Ever so much, Ta, I have one of those and have been using it with .5cm beef slices but your report has encouraged me to experiment with some of our home kill of a "greater calibre".

----------


## Russian 22.

Thread resurrection.

Anyone had much success with the old oven on low heat?

Internet suggests that it works. But the mum in law isn't so keen on some goat or meat in her dehydrator.

----------


## Tommy

I went to uni with young Hein. He was easily top of our year, bloody nice guy too. A loss to the forum as he hasn't visited since 2013 it seems




> Thread resurrection.
> 
> Anyone had much success with the old oven on low heat?
> 
> Internet suggests that it works. But the mum in law isn't so keen on some goat or meat in her dehydrator.

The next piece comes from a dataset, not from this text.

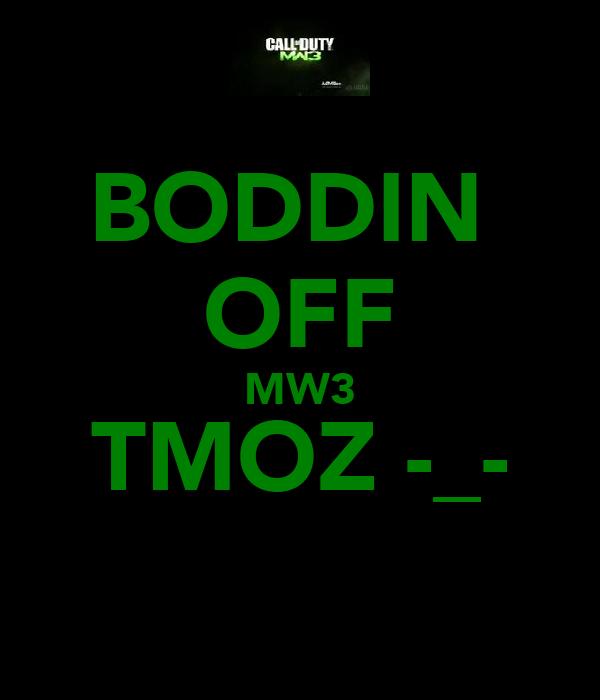 BODDIN  OFF MW3 TMOZ -_-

Two beer crates, thick paper, and a staple gun. You can make this for $10 in 20 mins mate, you're supposed to be a tradie in the making!

----------


## Russian 22.

> I went to uni with young Hein. He was easily top of our year, bloody nice guy too. A loss to the forum as he hasn't visited since 2013 it seems
> 
> 
> 
> Two beer crates, thick paper, and a staple gun. You can make this for $10 in 20 mins mate, you're supposed to be a tradie in the making!


Maybe he'll get an email from Tapatalk?

Hahaha work smarter not harder 

I suppose I could use a spare heat pump at work and then have a hell of a lot of capacity!

----------


## Sideshow

Made this up out of an extractor fan and an plastic clip on box.
Bulb in the bottom.
Added a vent pipe out through the garage soffit to keep the wife happy :Thumbsup:

----------


## homebrew.357

Hell this really needs looking into, with the warm cabinet while the meats getting sunburned could put the homebrew barrel in with fermenting brew and along side the fish smoker!!. Just think, slight Smokey biltong washed down with a Smokey pale ale, way to go, I`m dribbling every where.  :Yum:

----------


## Blisters

wonder what happened to Hein

----------


## Preacher

> Thread resurrection.
> 
> Anyone had much success with the old oven on low heat?
> 
> Internet suggests that it works. But the mum in law isn't so keen on some goat or meat in her dehydrator.


Yep oven on lowest you can with fan going and door slightly ajar (wooden spoon or like)  works well but is painful to watch, definitely don't try while hungry.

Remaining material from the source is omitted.